____ Source material

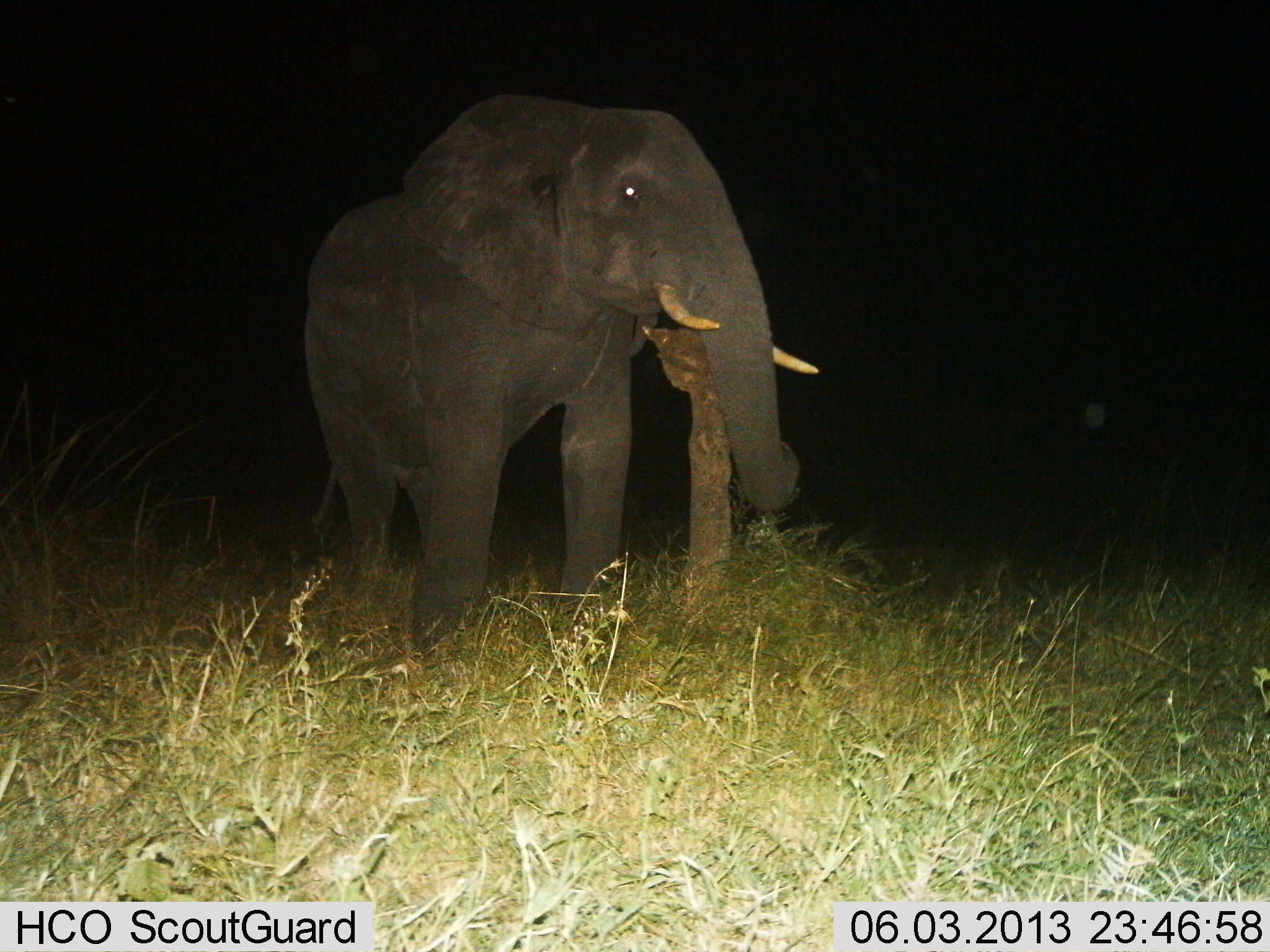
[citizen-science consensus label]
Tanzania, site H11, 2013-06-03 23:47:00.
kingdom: Animalia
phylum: Chordata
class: Mammalia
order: Proboscidea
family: Elephantidae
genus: Loxodonta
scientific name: Loxodonta africana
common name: african bush elephant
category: elephant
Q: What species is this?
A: Elephant (african bush elephant) (Loxodonta africana).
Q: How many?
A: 1.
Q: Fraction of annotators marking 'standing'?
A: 79%.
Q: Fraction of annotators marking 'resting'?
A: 3%.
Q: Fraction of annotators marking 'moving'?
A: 3%.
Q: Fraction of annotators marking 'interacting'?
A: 6%.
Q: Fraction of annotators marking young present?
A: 0%.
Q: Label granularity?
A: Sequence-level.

________

* **Exercise requirements**: Only lines belong in the copy: transcribe those from the start of the data through the line that contains "Q: Fraction of annotators marking young", and skip the pictures.

* **Expected output**:
[citizen-science consensus label]
Tanzania, site H11, 2013-06-03 23:47:00.
kingdom: Animalia
phylum: Chordata
class: Mammalia
order: Proboscidea
family: Elephantidae
genus: Loxodonta
scientific name: Loxodonta africana
common name: african bush elephant
category: elephant
Q: What species is this?
A: Elephant (african bush elephant) (Loxodonta africana).
Q: How many?
A: 1.
Q: Fraction of annotators marking 'standing'?
A: 79%.
Q: Fraction of annotators marking 'resting'?
A: 3%.
Q: Fraction of annotators marking 'moving'?
A: 3%.
Q: Fraction of annotators marking 'interacting'?
A: 6%.
Q: Fraction of annotators marking young present?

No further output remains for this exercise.